If the Typha logs do not yield the expected result, review the warning or error-related logs in typha
or calico-node
for insights.
calicoq
calicoq can be used to emulate the connection that Typha will make to remote clusters. Use the following command:
calicoq eval "all()"
If all remote clusters are accessible, calicoq returns something like the following. Note the remote cluster prefixes: there should be endpoints prefixed with the name of each RemoteClusterConfiguration in the local cluster.
Endpoints matching selector all():
Workload endpoint remote-cluster-1/host-1/k8s/kube-system.kube-dns-5fbcb4d67b-h6686/eth0
Workload endpoint remote-cluster-1/host-2/k8s/kube-system.cnx-manager-66c4dbc5b7-6d9xv/eth0
Workload endpoint host-a/k8s/kube-system.kube-dns-5fbcb4d67b-7wbhv/eth0
Workload endpoint host-b/k8s/kube-system.cnx-manager-66c4dbc5b7-6ghsm/eth0
If this command fails, the error messages returned by the command may provide insight into where issues are occurring.

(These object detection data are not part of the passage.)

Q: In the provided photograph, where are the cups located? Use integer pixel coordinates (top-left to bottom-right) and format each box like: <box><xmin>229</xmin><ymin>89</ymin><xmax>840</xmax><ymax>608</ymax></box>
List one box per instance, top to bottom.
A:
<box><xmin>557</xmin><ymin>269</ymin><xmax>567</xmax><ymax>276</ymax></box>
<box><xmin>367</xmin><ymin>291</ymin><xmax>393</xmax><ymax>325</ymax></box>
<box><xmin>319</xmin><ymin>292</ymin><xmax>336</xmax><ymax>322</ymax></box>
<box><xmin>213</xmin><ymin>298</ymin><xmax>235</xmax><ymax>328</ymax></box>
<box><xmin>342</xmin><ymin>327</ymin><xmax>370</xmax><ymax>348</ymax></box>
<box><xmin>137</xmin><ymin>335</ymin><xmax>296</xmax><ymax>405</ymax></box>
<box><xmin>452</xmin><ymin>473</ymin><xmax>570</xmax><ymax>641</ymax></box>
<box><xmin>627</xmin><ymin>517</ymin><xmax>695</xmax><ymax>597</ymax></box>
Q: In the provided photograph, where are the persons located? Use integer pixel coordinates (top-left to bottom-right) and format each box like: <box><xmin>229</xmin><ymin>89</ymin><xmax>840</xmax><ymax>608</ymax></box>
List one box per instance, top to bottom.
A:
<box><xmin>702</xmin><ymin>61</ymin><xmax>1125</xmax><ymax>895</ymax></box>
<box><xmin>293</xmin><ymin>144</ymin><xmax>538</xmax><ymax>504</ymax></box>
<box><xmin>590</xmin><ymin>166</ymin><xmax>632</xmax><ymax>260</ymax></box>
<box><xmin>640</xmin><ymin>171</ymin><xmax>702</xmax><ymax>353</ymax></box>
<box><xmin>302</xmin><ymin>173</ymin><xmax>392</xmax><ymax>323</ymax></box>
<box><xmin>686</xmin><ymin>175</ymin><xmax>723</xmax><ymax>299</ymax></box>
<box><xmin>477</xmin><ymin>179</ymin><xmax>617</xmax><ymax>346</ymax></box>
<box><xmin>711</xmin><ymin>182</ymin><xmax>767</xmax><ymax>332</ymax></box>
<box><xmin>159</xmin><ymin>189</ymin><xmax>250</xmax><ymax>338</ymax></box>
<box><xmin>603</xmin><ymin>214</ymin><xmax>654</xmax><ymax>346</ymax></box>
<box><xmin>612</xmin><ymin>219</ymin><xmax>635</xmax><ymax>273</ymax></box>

Troubleshoot multi-cluster networking
Basic validation
- Ensure that RemoteClusterConfiguration and federated endpoint identity are functioning correctly
- Verify that you have met the prerequisites for multi-cluster networking
- If you had previously set up RemoteClusterConfigurations without multi-cluster networking, and are upgrading to use the feature, review the switching considerations
- Verify that traffic between clusters is not being denied by network policy
Check overlayRoutingMode
Ensure that overlayRoutingMode
is set to "Enabled"
on all RemoteClusterConfigurations.
If overlay routing is successfully enabled, you can view the logs of a Typha instance using:
kubectl logs deployment/calico-typha -n calico-system
You should see an output for each connected remote cluster that looks like this:
18:49:35.394 [INFO][14] wrappedcallbacks.go 443: Creating syncer for RemoteClusterConfiguration(my-cluster)
18:49:35.394 [INFO][14] watchercache.go 186: Full resync is required ListRoot="/calico/ipam/v2/assignment/"
18:49:35.395 [INFO][14] watchercache.go 186: Full resync is required ListRoot="/calico/resources/v3/projectcalico.org/workloadendpoints"
18:49:35.396 [INFO][14] watchercache.go 186: Full resync is required ListRoot="/calico/resources/v3/projectcalico.org/hostendpoints"
18:49:35.396 [INFO][14] watchercache.go 186: Full resync is required ListRoot="/calico/resources/v3/projectcalico.org/profiles"
18:49:35.396 [INFO][14] watchercache.go 186: Full resync is required ListRoot="/calico/resources/v3/projectcalico.org/nodes"
18:49:35.397 [INFO][14] watchercache.go 186: Full resync is required ListRoot="/calico/resources/v3/projectcalico.org/ippools"
If you do not see the each of the resource types above, overlay routing was not successfully enabled in your cluster. Verify that you followed the setup correctly for overlay routing, and that the cluster is using a version of Calico Enterprise that supports multi-cluster networking.
Check logs
Warning or error logs in typha
or calico-node
may provide insight into where issues are occurring.